- Created by: Spanish Broadcasting System
- Directed by: Jaime Bayly
- Presented by: Jaime Bayly
- Country of origin: United States
- Original language: Spanish

Production
- Production locations: Key West, Monroe
- Running time: 60 min. (with commercials)
- Production company: Spanish Broadcasting System

Original release
- Network: Mega TV
- Release: September 6, 2006 – present

= Bayly (talk show) =

Bayly is a late-night talk show hosted by Peruvian journalist Jaime Bayly on Mega TV in the United States.

==History==
The show debuted on September 4, 2006 as a monologue in which Jaime Bayly discussed politics and interviewed international celebrities.

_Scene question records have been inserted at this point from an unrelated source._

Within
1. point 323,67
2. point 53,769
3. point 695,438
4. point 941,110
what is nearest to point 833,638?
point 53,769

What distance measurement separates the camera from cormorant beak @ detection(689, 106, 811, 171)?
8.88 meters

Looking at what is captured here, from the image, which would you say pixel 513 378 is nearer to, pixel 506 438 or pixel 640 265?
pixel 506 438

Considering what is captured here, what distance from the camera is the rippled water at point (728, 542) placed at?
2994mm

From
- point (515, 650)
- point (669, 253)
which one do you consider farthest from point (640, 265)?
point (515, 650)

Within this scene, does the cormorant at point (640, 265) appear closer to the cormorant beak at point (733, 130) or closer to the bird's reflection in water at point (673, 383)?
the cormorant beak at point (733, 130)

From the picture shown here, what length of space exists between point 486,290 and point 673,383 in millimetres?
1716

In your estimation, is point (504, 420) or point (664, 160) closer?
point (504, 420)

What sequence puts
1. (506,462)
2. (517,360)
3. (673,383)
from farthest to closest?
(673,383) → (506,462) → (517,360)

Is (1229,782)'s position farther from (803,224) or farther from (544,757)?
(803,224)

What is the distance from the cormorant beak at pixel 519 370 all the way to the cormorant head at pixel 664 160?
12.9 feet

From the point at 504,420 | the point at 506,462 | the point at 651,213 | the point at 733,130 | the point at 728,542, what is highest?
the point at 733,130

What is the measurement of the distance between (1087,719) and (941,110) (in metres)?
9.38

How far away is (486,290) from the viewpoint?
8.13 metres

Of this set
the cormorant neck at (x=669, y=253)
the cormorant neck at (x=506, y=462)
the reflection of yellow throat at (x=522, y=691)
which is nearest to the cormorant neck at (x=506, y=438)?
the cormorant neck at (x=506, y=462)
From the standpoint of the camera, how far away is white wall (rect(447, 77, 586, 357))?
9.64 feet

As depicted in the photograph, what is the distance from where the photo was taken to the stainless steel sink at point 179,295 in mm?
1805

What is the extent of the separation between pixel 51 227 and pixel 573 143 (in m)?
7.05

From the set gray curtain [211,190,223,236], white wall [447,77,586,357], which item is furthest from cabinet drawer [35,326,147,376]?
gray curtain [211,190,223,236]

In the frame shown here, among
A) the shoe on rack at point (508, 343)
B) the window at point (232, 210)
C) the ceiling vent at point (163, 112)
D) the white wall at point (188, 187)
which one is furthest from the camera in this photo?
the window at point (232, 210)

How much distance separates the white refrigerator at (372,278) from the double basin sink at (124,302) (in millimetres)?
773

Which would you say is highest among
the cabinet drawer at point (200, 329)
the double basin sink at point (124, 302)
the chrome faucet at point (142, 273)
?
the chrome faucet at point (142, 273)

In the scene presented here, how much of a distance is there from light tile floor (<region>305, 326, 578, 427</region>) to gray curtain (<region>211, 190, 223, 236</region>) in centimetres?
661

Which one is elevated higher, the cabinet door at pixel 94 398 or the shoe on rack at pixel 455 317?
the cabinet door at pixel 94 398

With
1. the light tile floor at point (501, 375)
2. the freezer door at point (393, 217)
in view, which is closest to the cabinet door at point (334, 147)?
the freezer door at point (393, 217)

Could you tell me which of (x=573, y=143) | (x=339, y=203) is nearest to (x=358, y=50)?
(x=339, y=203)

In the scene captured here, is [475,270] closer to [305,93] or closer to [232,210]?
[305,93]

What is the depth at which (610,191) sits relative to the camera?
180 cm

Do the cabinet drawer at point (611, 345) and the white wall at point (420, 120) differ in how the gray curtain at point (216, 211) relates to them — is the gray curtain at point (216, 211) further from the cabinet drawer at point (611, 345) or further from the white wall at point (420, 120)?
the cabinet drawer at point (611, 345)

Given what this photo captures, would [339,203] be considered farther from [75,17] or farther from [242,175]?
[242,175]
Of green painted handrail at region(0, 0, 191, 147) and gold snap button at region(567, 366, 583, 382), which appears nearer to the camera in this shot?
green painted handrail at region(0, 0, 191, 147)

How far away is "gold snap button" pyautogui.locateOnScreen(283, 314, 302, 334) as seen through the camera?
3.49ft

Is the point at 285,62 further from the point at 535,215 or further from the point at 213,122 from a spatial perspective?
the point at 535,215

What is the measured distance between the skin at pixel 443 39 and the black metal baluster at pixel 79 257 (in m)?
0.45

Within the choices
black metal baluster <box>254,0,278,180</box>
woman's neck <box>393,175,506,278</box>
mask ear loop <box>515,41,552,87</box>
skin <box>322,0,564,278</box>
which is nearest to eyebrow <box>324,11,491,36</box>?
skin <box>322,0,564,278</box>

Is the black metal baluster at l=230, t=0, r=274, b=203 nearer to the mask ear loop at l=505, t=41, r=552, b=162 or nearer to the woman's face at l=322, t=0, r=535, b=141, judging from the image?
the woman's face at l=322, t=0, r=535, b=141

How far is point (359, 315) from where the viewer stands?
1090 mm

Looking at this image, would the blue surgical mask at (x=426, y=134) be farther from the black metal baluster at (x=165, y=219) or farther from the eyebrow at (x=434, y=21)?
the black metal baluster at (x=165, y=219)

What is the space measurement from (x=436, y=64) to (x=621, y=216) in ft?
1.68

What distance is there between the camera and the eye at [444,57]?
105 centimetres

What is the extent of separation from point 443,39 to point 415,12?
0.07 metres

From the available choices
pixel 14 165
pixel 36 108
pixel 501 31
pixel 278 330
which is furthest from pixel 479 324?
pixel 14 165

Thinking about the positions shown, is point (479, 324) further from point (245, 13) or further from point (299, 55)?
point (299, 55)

In 2008 the show won the Suncoast regional Emmy, in the category of "Talent camera commentator and editorialist".

In July 2009, the host did not renew his contract with Mega TV, and the program was cancelled.

In October 2010 Raul Alarcón called Jaime Bayly to return to WSBS-TV/Mega TV with the same show, but with a new concept: stage and celebrity interviews. He suggested that they set aside their political differences.

Since July 2011 the show has been distributed by NTN 24 in DirecTV for Colombia, Ecuador, Argentina, Uruguay, Chile and Peru by Cablevision for Costa Rica and Sky to Mexico.